Beauty from broken fragments
- Sandra creates sculpture from porcelain she collects, breaks and reassembles
- She sources vintage British, French, Hungarian and Russian porcelain globally
- Her sculptures are first composed flat on paper before assembly
Sandra Shashou collects beautiful vintage fine bone tea and coffee cups, pots and small plates, and turns them into her sculpting medium. Carefully breaking each precious object with a fine hammer, she transforms beautiful porcelain into abstract fragments, which she then interlaces to form a new whole. Sandra pursued this passion for fine arts in her forties, leaving behind a career she built at her father's business. “I was more afraid of not doing it than doing it” she recalls. Studying at the Slade School of Fine Art and City & Guilds in London, Sandra initially focused on painting, but in 2013, she created her first sculpture, and her porcelain practice was born. "By breaking and reassembling, I create a dialogue between destruction and creation, fragility and strength, giving the broken porcelain a renewed life," she explains.
Discover her work
INTERVIEW
Through sewing and extensive layering, my paintings were becoming increasingly 3D. I bought myself lace-like, turquoise bone porcelain tea cups from Portobello Road Market and thought, 'Should I put painting aside and make porcelain my sole sculpting medium?'
Some of my sculptures are vertical stacks of precariously balanced crockery. They look fragile, yet they have a robust internal core. I have felt broken and had to rebuild my life myself. Broken ceramics allow us to reflect on putting pieces back together to create something stronger.

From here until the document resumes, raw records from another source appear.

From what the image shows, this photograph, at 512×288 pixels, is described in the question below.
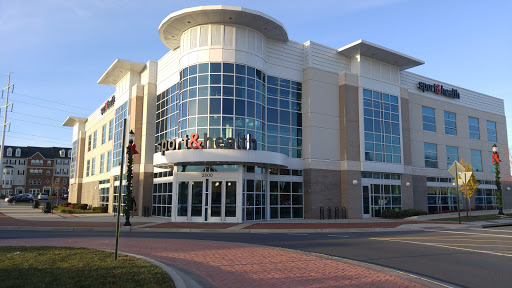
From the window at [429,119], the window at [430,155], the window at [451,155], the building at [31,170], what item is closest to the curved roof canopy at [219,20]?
the window at [429,119]

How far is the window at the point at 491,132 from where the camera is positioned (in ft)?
150

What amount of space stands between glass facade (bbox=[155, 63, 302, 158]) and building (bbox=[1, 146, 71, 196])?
305ft

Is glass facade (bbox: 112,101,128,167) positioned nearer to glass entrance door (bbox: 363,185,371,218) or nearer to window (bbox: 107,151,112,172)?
window (bbox: 107,151,112,172)

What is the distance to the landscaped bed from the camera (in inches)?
294

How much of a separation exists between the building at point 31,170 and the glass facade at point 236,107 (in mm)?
92985

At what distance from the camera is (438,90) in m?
40.7

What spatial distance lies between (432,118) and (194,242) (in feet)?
109

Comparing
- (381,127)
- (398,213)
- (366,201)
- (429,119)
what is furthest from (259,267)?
(429,119)

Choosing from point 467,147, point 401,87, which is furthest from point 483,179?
point 401,87

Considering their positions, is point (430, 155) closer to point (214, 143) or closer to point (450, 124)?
point (450, 124)

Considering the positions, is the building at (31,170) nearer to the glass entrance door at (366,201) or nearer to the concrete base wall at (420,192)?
the glass entrance door at (366,201)

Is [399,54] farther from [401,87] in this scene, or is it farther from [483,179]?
[483,179]

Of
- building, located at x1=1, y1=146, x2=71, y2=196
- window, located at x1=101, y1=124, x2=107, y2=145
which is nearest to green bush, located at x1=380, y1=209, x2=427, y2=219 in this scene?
window, located at x1=101, y1=124, x2=107, y2=145

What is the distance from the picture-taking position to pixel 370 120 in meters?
33.4
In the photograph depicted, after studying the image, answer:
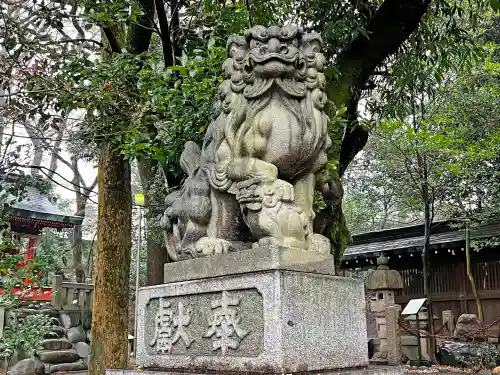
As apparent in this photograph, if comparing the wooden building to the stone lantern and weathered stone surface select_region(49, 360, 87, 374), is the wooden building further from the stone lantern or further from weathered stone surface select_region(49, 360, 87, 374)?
weathered stone surface select_region(49, 360, 87, 374)

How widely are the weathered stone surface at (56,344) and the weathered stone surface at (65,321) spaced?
0.78 meters

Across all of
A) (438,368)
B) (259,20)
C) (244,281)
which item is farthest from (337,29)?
(438,368)

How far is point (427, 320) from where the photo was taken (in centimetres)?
1432

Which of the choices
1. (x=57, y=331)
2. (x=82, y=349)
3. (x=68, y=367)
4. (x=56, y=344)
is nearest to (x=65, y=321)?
(x=57, y=331)

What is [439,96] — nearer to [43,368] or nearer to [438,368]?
[438,368]

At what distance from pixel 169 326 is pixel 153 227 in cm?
737

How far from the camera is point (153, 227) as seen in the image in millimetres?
11227

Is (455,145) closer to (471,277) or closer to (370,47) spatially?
(471,277)

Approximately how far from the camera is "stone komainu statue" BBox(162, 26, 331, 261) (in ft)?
11.8

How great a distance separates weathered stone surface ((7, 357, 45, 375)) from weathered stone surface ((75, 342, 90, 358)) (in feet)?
4.80

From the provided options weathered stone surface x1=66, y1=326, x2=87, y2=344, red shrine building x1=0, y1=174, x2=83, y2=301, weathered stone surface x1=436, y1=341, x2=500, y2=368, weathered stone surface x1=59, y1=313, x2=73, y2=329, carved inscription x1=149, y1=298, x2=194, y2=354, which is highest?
red shrine building x1=0, y1=174, x2=83, y2=301

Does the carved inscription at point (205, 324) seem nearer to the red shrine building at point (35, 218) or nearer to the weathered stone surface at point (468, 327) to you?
the weathered stone surface at point (468, 327)

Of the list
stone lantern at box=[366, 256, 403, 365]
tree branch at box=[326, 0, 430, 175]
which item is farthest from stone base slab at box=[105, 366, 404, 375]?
stone lantern at box=[366, 256, 403, 365]

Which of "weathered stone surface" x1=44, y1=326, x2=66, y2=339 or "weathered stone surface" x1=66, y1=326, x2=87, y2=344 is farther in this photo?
"weathered stone surface" x1=66, y1=326, x2=87, y2=344
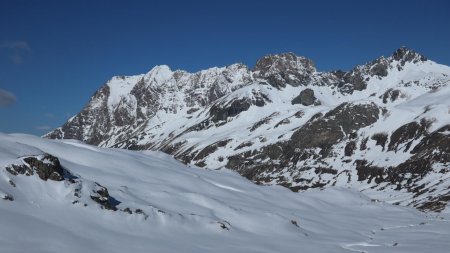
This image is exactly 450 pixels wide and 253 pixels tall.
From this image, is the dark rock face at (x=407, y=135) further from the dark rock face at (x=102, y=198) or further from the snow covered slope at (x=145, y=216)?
the dark rock face at (x=102, y=198)

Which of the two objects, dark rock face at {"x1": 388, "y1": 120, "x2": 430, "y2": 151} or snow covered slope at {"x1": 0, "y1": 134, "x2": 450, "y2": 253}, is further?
dark rock face at {"x1": 388, "y1": 120, "x2": 430, "y2": 151}

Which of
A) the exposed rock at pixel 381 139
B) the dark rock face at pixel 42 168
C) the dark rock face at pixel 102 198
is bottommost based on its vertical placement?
the dark rock face at pixel 102 198

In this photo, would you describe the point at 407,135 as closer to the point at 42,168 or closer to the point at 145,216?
the point at 145,216

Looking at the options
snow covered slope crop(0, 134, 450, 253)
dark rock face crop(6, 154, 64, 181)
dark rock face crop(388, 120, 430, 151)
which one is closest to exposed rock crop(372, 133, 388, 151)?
dark rock face crop(388, 120, 430, 151)

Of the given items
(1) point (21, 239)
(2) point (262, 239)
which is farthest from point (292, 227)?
(1) point (21, 239)

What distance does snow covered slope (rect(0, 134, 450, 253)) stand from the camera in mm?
25016

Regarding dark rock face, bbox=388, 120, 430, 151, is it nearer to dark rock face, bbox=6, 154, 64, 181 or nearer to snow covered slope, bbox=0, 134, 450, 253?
snow covered slope, bbox=0, 134, 450, 253

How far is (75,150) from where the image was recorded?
45938 mm

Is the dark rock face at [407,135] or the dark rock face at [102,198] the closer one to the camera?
the dark rock face at [102,198]

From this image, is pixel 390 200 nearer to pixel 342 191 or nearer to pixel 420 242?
pixel 342 191

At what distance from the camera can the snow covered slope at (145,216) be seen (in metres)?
25.0

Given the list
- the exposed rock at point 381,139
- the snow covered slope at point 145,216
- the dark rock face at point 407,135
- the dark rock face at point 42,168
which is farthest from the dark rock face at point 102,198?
the exposed rock at point 381,139

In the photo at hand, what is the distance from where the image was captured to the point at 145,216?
30719mm

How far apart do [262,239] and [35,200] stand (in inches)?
568
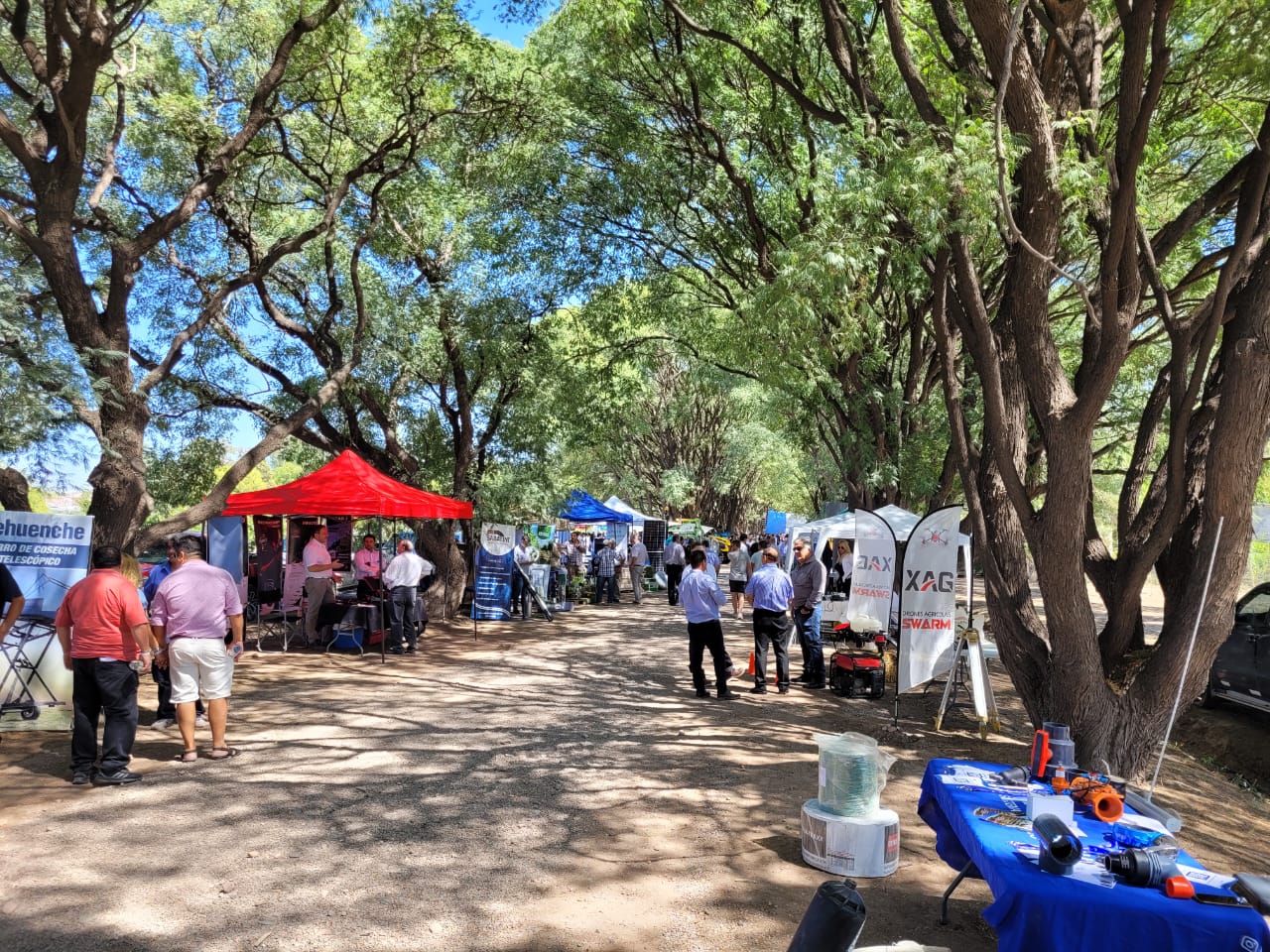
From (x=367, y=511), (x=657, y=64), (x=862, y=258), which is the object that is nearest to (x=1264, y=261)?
(x=862, y=258)

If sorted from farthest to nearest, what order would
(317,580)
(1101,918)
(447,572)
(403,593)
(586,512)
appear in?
(586,512)
(447,572)
(317,580)
(403,593)
(1101,918)

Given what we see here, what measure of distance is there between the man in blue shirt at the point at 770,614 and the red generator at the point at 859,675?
0.73 metres

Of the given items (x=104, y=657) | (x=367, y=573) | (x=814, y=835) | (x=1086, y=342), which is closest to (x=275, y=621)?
(x=367, y=573)

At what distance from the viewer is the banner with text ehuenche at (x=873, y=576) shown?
11.9m

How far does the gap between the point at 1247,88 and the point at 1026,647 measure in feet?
20.4

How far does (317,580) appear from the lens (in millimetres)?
13406

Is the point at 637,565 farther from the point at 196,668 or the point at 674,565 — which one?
the point at 196,668

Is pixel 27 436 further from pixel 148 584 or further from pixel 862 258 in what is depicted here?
pixel 862 258

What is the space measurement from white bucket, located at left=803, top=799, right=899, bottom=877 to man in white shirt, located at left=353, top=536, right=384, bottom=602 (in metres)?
10.1

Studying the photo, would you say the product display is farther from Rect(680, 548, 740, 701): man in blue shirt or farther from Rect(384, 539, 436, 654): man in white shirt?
Rect(384, 539, 436, 654): man in white shirt

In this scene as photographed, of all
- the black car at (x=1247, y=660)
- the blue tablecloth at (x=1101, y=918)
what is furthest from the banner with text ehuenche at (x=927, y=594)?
the blue tablecloth at (x=1101, y=918)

Collecting is where all of my work begins. I never switch off the continuous search for porcelain. My mother left me her own collection when she died. Pieces of her tea and coffee cups have been sent out into the world as part of my sculptures.
It takes a lot of courage to break antique porcelain. For years, I have been working with a long, slim hammer that allows me to break pieces with precision. I am able to tap into the flat underside of a dessert plate and make its centre fall out in one piece.